> _DESCRIPTION OF THE TASK_
From the entries that follow, report every line in which "California" occurs.
START DATA SHOWN
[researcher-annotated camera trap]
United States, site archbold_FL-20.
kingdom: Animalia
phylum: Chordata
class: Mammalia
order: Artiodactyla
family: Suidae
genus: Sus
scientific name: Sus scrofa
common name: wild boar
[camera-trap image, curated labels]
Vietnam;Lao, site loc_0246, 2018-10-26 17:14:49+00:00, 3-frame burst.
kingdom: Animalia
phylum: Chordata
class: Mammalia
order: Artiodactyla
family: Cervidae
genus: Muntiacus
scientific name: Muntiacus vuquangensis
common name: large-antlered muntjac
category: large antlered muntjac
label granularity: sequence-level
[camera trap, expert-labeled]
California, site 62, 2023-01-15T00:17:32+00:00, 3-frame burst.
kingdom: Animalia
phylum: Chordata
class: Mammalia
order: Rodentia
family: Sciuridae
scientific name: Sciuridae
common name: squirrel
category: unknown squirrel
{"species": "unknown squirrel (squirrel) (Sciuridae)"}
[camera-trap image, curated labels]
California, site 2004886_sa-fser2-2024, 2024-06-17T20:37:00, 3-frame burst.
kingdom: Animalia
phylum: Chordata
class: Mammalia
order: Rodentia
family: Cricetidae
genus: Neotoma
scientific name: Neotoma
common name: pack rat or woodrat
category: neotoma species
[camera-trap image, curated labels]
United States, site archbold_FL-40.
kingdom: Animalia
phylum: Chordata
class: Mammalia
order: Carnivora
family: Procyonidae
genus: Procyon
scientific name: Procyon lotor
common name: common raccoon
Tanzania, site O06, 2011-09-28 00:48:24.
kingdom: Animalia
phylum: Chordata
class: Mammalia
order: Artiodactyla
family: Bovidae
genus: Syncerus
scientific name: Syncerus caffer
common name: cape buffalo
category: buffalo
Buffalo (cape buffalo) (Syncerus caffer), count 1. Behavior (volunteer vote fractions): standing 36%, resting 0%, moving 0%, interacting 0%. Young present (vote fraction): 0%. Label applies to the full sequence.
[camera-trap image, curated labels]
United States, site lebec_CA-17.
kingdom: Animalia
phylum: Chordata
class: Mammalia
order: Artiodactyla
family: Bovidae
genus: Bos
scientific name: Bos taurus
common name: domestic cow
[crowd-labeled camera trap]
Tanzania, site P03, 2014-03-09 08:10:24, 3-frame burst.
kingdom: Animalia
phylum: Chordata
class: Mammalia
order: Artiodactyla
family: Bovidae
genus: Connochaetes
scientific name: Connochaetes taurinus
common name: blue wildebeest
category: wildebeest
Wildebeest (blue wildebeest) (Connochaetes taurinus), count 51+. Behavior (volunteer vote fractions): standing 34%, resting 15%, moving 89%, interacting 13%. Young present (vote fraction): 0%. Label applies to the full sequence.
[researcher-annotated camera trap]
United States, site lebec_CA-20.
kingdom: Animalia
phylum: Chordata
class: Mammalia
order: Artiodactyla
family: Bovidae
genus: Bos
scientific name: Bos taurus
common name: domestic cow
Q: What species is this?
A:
END DATA SHOWN
> _EXERCISE ANSWER_
California, site 62, 2023-01-15T00:17:32+00:00, 3-frame burst.
California, site 2004886_sa-fser2-2024, 2024-06-17T20:37:00, 3-frame burst.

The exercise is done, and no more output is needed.